Phoebe had several responses to the original theatre show: “People wanted to learn more about Andy and Sera especially, their views their backstories etc. I was keen to adapt the play for the screen and had already written the first few pages of a feature script.
“Meanwhile, I was working on a different idea for a novel on the Tamasha x Hachette creative writing programme on but it didn’t seem to be flowing. Someone suggested that Dominoes should be expanded into a book. I took that advice and ran with it. It’s more detailed and intimate, includes new backdrops like Jamaica and gives more time and space to Layla’s relationships.”
Layla is a beautifully nuanced and memorable heroine.
Phoebe says: “Being on the cusp of 30 and the cusp of marriage are milestones that have the potential to feel seismic for anyone, and particularly women. Throw in a sense of not fully knowing or owning who you are, because you feel like you’re caught between two cultures, and you’ve got an identity crisis on your hands. Layla is flawed and at times erratic but hopefully she is someone readers learn to understand, grow to care about, and root for her to figure it all out.”
There is a wonderful section in the book set in Jamaica. Phoebe is Jamaican and English.
“My grandad was born in St Ann, while my grandma comes from Kingston. They may have left the island to come to the UK during the Windrush era but the island never left them. It’s in our blood.”
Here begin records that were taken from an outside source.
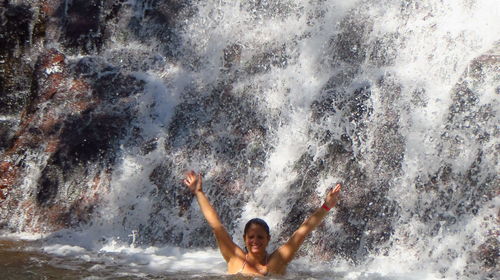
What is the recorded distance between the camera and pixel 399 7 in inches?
307

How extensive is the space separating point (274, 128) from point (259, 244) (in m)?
2.39

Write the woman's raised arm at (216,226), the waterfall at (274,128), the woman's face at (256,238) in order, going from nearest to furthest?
the woman's face at (256,238) → the woman's raised arm at (216,226) → the waterfall at (274,128)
But Phoebe actually wrote the majority of the Jamaica scenes on a day trip to Birmingham.
“It was during Covid, so Birmingham was as close I was going to get. Being there, moving through the city, soaking up the noise, the interactions between people, the market ambience, it helped me transport my mind to Kingston, even if my body had to stay behind in the Midlands!”
Phoebe deftly weaves the political into her love story and Dominoes is a thrilling read.
She hopes the novel “will inspire interactions between people from different walks of life to come from a place of kindness. That would feel like a special thing.”